Bruce Nussbaum, BusinessWeek’s editor and blogger on the design and innovation beat, has declared that “‘Innovation’ is Dead” and that “Transformation” is the new “key concept” of 2009.
He correctly observes that the word “innovation” is overused in the business world. This, of course, has been obvious for a long time to a great many people — in particular, I think, among practicing designers. But it’s fascinating to think about what his declaration reveals about the nature of the whole innovation craze Nussbaum helped start.
The conversations around innovation over the past few years have in large part focused on producing innovation where it does not exist. It hasn’t been about innovation itself, but rather about cultivating innovation. It’s been about transforming groups of people who, without clever and forward-thinking leadership, would utterly fail to innovate. The literature, then, is aimed at people who fancy themselves as that same clever and forward-thinking leader.
To those of us whose everyday job is to innovate — e.g., designers — the hype around “innovation” has always seemed a little weird. As if not innovating has ever been an option for a designer. We do this all the time!
So what Nussbaum and the innovation cheerleaders have been talking about all along has not been about how innovative people can be more innovative. It’s been about how to take teams that cannot or will not innovate and getting them to actually come up with new ideas. Which is why, I think, he has chosen to zoom in on “transformation” as the key word. It’s always been about change.
In fact, I would go one step further and posit that what he’s really talking about is therapy. How to take a damaged or under-performing body and build it into something that works. To repair broken methodologies that produce the same-old solutions. To build up capabilities that have atrophied, or that may never have even existed.
The innovation conversation, then, usually begins with this (usually unstated) presumption of dysfunction and failure. You can probably insert a subtitle under most headlines: “How to fix your backward company”. Even Nussbaum’s new “transformation†implies that organizations need to implement radical change just to keep up. But what about organizations who are already keeping up really well? What about organizations that are already leading the way? What relevance does “innovation†and “transformation†have to someone cruising along on the cutting edge?
Transformation is for when you’re doing it wrong. Therapy is for when you’re injured.
But what do you do when you want to really perform?
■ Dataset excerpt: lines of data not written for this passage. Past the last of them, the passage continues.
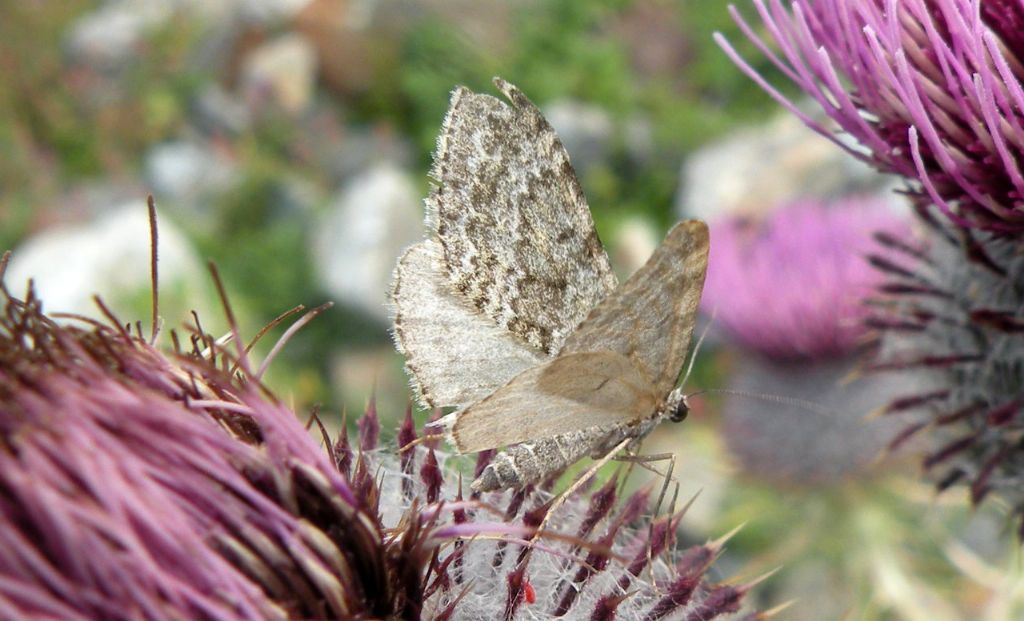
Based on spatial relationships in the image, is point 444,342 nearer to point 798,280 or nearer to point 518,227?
point 518,227

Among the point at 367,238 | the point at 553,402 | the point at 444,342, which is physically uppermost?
the point at 367,238

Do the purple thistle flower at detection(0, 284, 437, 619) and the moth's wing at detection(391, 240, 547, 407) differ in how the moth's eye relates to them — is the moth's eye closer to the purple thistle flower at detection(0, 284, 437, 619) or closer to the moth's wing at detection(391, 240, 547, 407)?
the moth's wing at detection(391, 240, 547, 407)

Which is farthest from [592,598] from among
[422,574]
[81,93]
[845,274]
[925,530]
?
[81,93]

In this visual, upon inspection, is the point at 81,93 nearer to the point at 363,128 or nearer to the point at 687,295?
the point at 363,128

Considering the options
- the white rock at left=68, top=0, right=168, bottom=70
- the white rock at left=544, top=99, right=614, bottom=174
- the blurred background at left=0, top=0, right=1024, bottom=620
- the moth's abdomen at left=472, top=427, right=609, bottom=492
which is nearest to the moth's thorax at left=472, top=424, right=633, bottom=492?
the moth's abdomen at left=472, top=427, right=609, bottom=492

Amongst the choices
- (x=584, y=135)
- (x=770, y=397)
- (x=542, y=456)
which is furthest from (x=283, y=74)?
(x=542, y=456)

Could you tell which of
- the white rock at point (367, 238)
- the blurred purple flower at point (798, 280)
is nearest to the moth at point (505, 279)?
the blurred purple flower at point (798, 280)
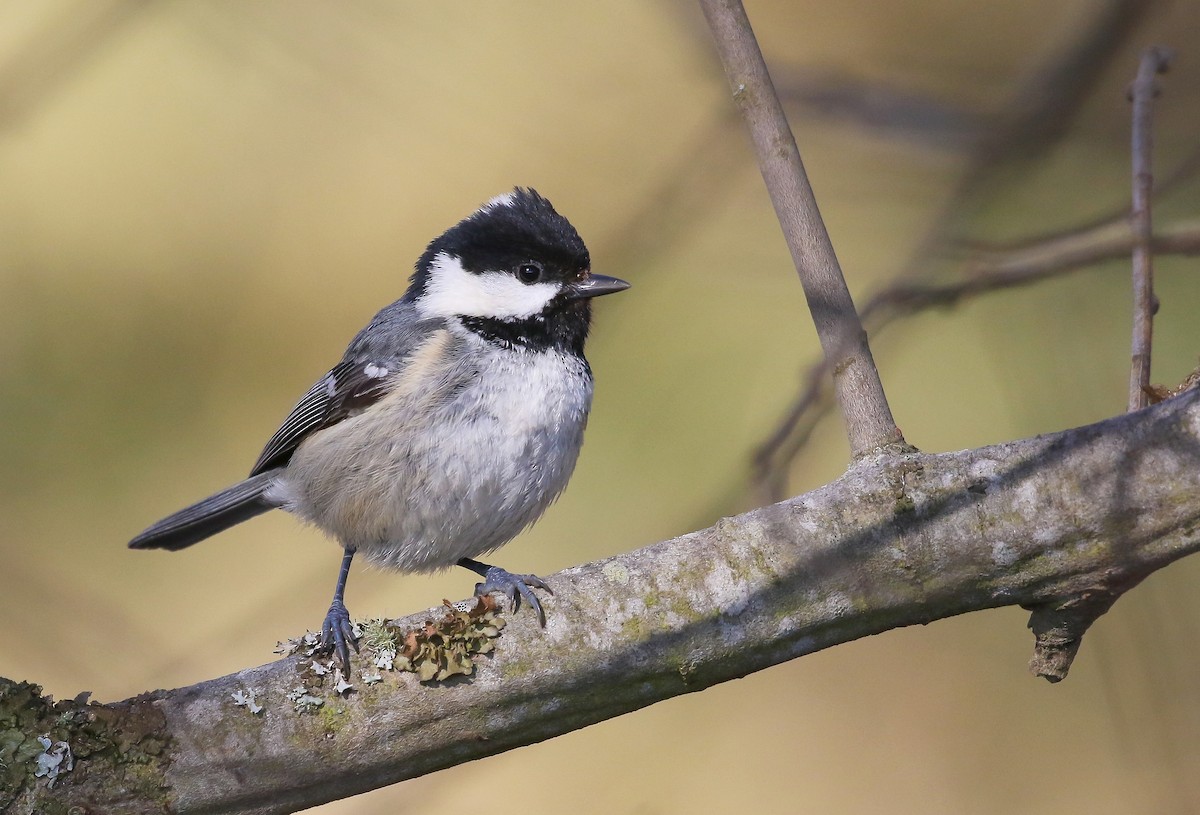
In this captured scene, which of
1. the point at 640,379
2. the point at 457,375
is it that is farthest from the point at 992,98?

How do you get to Carnegie Hall?
Practice.
Practice is what athletes and musicians and actors do constantly to stay on the top of their games. And practice is what great designers do. All day every day.
For those of us who are designers, then, the whole innovation conversation often leads us to think about the difference between practicing and managing: A great design leader may or may not practice their craft every day, any more than a great coach or choreographer needs to break a sweat every day. Whether a design leader does hands-on design work, however, isn’t as important as that design leader pushing their team to do that work. Not to talk about innovation, but to actually do design work. If your team isn’t innovating, then chances are they simply aren’t designing enough. Make them design new stuff. Make them practice.
And, of course, there’s talent. Many assume that innovation comes almost exclusively from talented people. I tend to think this way, too. But a great team is a team of great people working together. Innovative people will doubtlessly fail to innovate in the wrong environment. Managing innovation may simply boil down to leading innovative people to practice their craft more, or maybe even simply creating a space for innovative people to thrive on their own. But it most certainly is not about transforming a mediocre team into an effective hive mind.
This goes the same for organizations. You want an innovative organization? Make ’em design. All the time. Make them practice.
Comments
7 responses to “Innovation, Transformation, Therapy, Practice”
it hadn’t occurred to be until this post who nussbaum’s choir was. now i know – thanks.
anything called “obvious” is so obvious. innovation is not…
@fred: Obviously!
Good post – but the first link is broken. Points to your WP admin, not to the Nussbaum article.
Thanks, Scott! Link fixed.
Your post almost make me cry, you put in words what I have been struggling to explain I am a Designer and Developer and I work in the Innovation field and I see this happening every day.